(Saved entries)
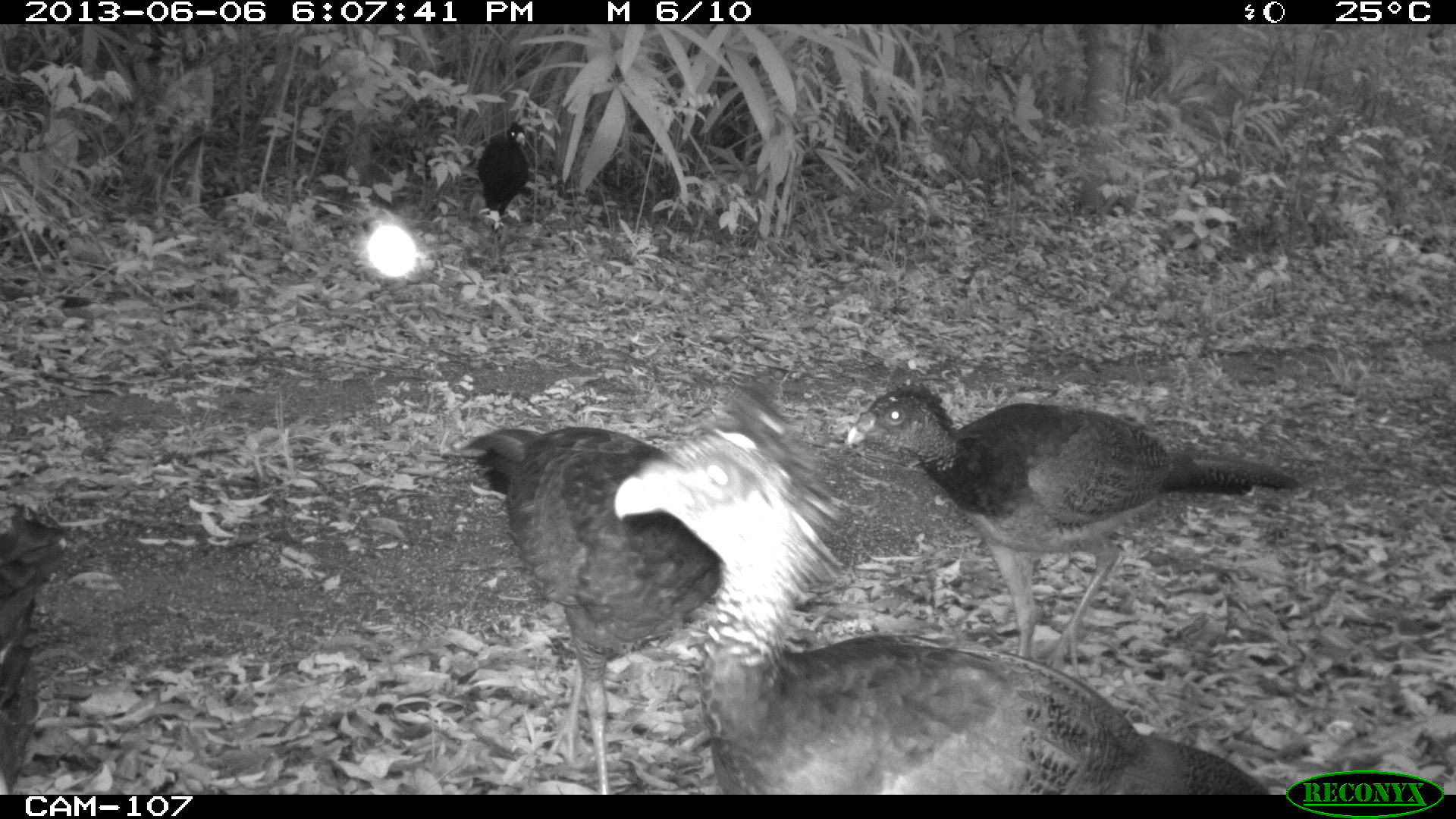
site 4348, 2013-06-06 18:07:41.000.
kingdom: Animalia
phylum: Chordata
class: Aves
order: Galliformes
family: Cracidae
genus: Crax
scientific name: Crax rubra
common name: great curassow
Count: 5.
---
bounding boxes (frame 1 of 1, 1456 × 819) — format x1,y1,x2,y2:
crax rubra: 614,429,1276,795; 842,372,1303,679; 461,379,789,792; 0,516,68,793; 476,120,531,233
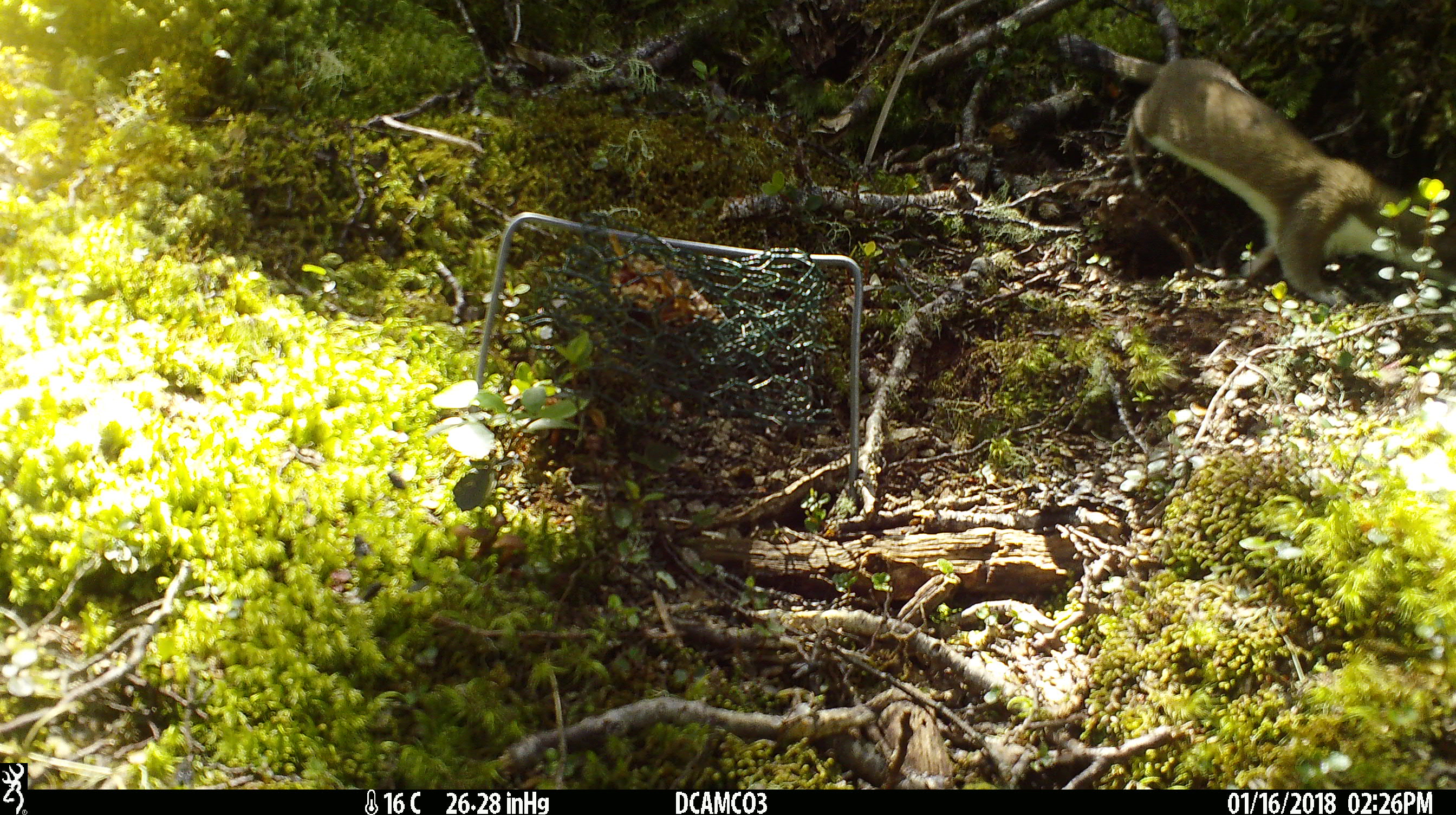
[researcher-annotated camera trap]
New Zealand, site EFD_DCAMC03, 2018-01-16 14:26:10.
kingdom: Animalia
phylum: Chordata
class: Mammalia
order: Carnivora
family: Mustelidae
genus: Mustela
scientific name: Mustela erminea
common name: stoat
Stoat (Mustela erminea).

- [PROMPT]: Write out only the lines from the one that contains "class: Aves" through the last line of the records above, both included, word for word and without the pictures.

- [RESPONSE AREA]:
class: Aves
order: Galliformes
family: Cracidae
genus: Crax
scientific name: Crax rubra
common name: great curassow
Count: 5.
---
bounding boxes (frame 1 of 1, 1456 × 819) — format x1,y1,x2,y2:
crax rubra: 614,429,1276,795; 842,372,1303,679; 461,379,789,792; 0,516,68,793; 476,120,531,233
[researcher-annotated camera trap]
New Zealand, site EFD_DCAMC03, 2018-01-16 14:26:10.
kingdom: Animalia
phylum: Chordata
class: Mammalia
order: Carnivora
family: Mustelidae
genus: Mustela
scientific name: Mustela erminea
common name: stoat
Stoat (Mustela erminea).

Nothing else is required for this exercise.